After locating the line that contains "Vietnam;Lao, site loc_0617, 2019-10-23", restate it and each later line word for word through the end of the records.

| THE DATA |
>>>>>

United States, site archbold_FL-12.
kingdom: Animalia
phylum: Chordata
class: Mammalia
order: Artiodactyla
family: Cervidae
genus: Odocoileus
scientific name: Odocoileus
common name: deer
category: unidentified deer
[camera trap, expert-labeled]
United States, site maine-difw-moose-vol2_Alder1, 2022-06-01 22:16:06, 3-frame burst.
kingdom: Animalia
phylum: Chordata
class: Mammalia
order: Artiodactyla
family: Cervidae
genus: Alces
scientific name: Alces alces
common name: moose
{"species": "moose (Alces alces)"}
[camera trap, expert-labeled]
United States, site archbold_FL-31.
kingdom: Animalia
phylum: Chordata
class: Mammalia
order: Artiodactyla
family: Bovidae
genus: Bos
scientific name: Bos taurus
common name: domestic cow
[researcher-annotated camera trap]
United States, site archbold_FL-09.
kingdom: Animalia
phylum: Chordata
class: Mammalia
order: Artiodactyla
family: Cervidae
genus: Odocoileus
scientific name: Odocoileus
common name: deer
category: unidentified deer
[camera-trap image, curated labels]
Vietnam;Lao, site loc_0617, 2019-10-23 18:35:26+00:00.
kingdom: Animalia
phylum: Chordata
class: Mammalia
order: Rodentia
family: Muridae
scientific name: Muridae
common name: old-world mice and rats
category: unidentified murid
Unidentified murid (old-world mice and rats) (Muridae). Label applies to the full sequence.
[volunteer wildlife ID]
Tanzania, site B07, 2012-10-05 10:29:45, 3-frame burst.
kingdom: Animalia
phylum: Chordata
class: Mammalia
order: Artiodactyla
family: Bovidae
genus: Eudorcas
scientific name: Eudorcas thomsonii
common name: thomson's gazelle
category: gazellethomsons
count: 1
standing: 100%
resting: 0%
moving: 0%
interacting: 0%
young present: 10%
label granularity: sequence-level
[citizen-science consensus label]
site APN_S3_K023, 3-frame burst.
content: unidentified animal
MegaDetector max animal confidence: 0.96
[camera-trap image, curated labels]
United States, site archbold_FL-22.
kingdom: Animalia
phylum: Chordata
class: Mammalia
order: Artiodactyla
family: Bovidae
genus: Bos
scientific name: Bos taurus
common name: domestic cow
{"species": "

<<<<<

| ANSWER BELOW |
Vietnam;Lao, site loc_0617, 2019-10-23 18:35:26+00:00.
kingdom: Animalia
phylum: Chordata
class: Mammalia
order: Rodentia
family: Muridae
scientific name: Muridae
common name: old-world mice and rats
category: unidentified murid
Unidentified murid (old-world mice and rats) (Muridae). Label applies to the full sequence.
[volunteer wildlife ID]
Tanzania, site B07, 2012-10-05 10:29:45, 3-frame burst.
kingdom: Animalia
phylum: Chordata
class: Mammalia
order: Artiodactyla
family: Bovidae
genus: Eudorcas
scientific name: Eudorcas thomsonii
common name: thomson's gazelle
category: gazellethomsons
count: 1
standing: 100%
resting: 0%
moving: 0%
interacting: 0%
young present: 10%
label granularity: sequence-level
[citizen-science consensus label]
site APN_S3_K023, 3-frame burst.
content: unidentified animal
MegaDetector max animal confidence: 0.96
[camera-trap image, curated labels]
United States, site archbold_FL-22.
kingdom: Animalia
phylum: Chordata
class: Mammalia
order: Artiodactyla
family: Bovidae
genus: Bos
scientific name: Bos taurus
common name: domestic cow
{"species": "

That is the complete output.